Originally published: September 16, 2008
Last updated: September 16, 2008 - 6:34pm
Congress must set goals for broadband rollout and speed, and increase financial incentives for broadband providers to expand and improve their networks, witnesses at a U.S. Senate hearing said Tuesday. The US trails behind several countries in both average broadband speed and broadband adoption, and the U.S. needs a national policy focused on increasing both those numbers, said Larry Cohen, president of the Communications Workers of America (CWA) labor union. Several witnesses offered support for the Broadband Data Improvement Act, a bill that would take several steps to improve data collection about broadband services across the U.S. "We don't even map out in our country where we stand on broadband," Cohen said. "Step one is we need to know where we stand." The full Senate hasn't voted on the act, which was introduced in May 2007. Rey Ramsey, chairman and CEO of One Economy, a nonprofit organization focused on bringing technology to low-income people, called on Congress to set broadband goals for the U.S. that don't exist in policy today.

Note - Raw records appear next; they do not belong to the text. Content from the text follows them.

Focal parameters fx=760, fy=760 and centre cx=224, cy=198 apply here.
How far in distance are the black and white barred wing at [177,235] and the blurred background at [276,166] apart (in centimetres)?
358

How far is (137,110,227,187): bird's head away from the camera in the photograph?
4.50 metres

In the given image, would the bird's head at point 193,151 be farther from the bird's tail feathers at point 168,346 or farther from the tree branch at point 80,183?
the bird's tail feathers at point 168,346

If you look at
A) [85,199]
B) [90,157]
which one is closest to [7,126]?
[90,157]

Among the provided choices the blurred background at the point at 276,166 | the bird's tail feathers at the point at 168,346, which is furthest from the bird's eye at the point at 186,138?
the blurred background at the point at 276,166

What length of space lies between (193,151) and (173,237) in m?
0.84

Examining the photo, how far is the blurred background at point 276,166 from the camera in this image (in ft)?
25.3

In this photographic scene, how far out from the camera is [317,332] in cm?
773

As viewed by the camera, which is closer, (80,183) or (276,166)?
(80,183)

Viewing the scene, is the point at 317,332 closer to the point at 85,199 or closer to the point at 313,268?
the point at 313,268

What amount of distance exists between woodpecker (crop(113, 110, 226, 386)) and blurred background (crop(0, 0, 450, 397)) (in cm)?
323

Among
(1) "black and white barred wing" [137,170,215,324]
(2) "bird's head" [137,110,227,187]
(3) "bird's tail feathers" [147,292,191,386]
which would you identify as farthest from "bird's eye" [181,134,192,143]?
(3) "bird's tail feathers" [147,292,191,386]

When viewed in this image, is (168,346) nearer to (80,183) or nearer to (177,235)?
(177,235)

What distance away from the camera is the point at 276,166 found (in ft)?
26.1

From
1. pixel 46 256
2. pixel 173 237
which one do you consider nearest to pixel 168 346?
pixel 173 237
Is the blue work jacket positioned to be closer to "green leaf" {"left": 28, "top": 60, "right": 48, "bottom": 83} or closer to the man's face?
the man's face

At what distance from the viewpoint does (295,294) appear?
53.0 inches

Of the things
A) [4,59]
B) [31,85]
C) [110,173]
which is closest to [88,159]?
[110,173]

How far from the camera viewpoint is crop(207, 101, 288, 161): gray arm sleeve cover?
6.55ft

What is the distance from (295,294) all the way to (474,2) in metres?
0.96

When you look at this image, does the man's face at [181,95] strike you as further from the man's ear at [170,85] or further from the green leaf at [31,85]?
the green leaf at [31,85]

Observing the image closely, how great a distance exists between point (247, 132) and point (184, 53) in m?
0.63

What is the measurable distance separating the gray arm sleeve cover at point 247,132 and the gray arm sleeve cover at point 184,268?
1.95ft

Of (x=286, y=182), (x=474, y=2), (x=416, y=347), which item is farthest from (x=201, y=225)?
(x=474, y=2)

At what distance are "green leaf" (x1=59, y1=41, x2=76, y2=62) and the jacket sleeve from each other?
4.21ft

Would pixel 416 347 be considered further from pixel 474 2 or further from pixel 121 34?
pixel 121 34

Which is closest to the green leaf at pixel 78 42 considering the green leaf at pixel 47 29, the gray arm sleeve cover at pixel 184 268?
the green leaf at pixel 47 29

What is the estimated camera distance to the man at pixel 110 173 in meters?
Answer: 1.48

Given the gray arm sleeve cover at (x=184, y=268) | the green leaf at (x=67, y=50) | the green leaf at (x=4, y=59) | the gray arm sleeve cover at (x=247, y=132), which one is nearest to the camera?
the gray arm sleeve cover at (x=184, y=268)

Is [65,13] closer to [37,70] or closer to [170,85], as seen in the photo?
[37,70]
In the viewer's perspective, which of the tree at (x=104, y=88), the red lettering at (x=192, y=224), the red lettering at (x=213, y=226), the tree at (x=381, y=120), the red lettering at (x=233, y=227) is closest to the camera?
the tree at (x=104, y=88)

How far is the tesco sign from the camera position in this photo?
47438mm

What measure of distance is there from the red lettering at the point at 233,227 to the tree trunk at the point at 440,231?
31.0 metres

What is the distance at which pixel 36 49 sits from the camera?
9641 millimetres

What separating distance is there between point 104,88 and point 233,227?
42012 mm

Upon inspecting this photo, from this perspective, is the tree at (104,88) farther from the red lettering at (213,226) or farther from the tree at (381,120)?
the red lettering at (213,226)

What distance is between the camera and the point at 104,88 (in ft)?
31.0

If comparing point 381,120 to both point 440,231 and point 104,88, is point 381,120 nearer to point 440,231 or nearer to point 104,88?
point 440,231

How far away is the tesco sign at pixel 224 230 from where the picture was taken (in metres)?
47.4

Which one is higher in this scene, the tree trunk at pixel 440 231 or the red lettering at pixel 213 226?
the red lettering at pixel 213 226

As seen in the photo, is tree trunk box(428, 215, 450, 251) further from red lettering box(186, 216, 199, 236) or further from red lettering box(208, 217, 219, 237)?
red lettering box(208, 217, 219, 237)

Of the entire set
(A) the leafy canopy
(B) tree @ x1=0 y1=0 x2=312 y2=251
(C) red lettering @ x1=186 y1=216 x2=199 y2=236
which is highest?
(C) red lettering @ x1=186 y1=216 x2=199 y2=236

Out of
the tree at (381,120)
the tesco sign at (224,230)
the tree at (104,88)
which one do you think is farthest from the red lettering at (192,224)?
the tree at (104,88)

The government needs to also focus on broadband applications, such as telemedicine and distance learning, that will drive broadband adoption and private investment, he said. "We are falling behind," he said. "We're not doing enough in applications." Senators offered little pushback on the witnesses' calls for a national broadband policy. However, some conservatives, broadband providers and free-market think tanks have questioned broadband statistics showing the U.S. is behind several other industrialized nations in broadband adoption.